Each line of the records below needs repeating exactly. Skip the pictures.

** GIVEN DATA follows **

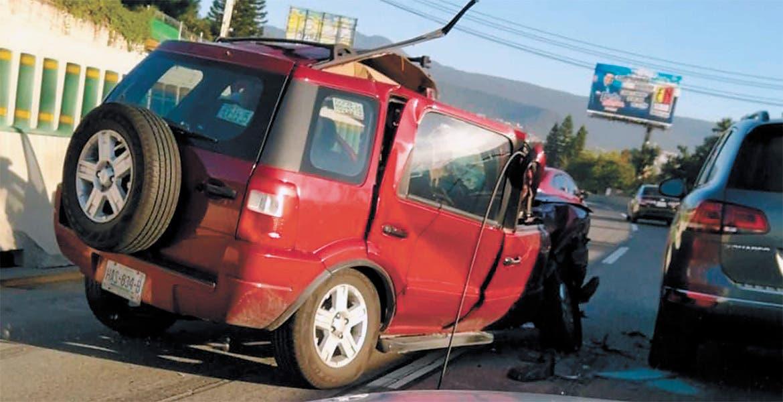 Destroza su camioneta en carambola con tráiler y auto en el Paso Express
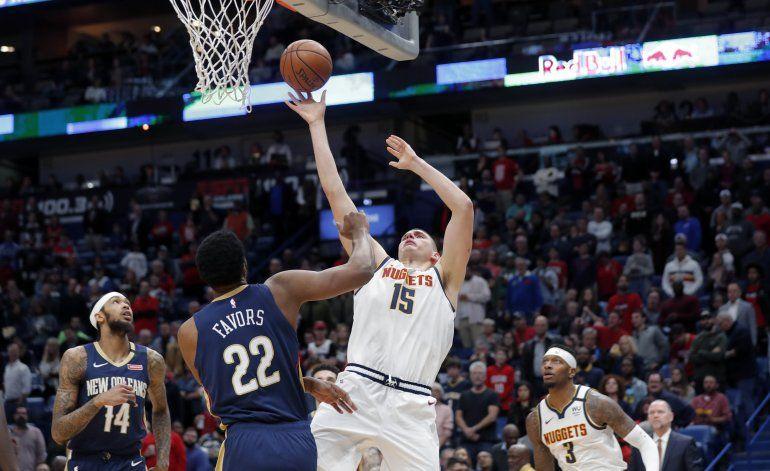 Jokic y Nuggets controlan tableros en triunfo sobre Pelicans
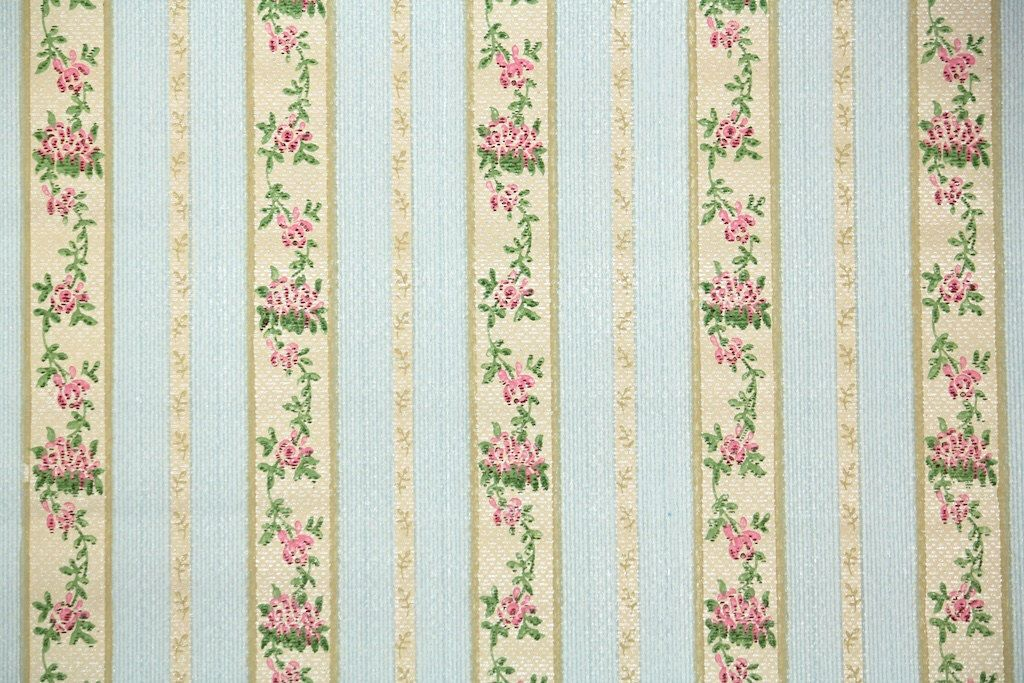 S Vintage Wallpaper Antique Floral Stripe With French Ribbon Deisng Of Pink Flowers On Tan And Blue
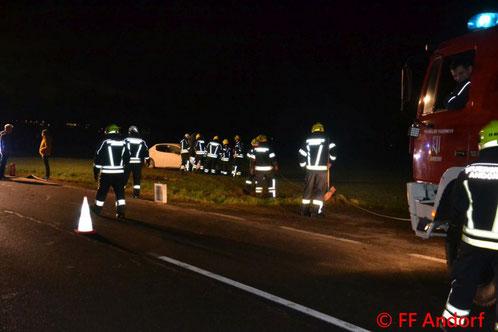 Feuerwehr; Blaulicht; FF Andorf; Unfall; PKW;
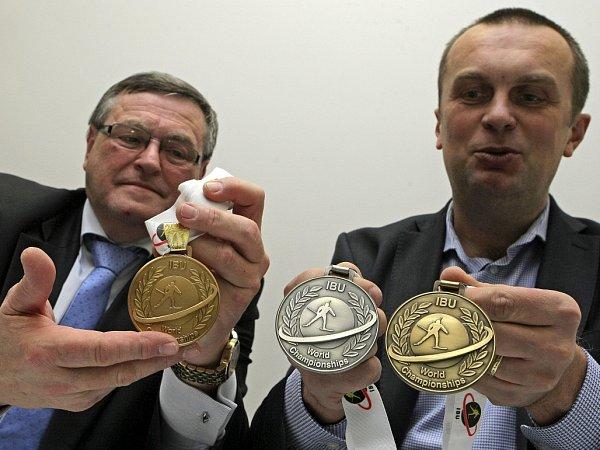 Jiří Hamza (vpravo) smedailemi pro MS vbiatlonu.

** End of GIVEN DATA **

• _TASK SOLUTION_:
 Destroza su camioneta en carambola con tráiler y auto en el Paso Express
 Jokic y Nuggets controlan tableros en triunfo sobre Pelicans
 S Vintage Wallpaper Antique Floral Stripe With French Ribbon Deisng Of Pink Flowers On Tan And Blue
 Feuerwehr; Blaulicht; FF Andorf; Unfall; PKW;
 Jiří Hamza (vpravo) smedailemi pro MS vbiatlonu.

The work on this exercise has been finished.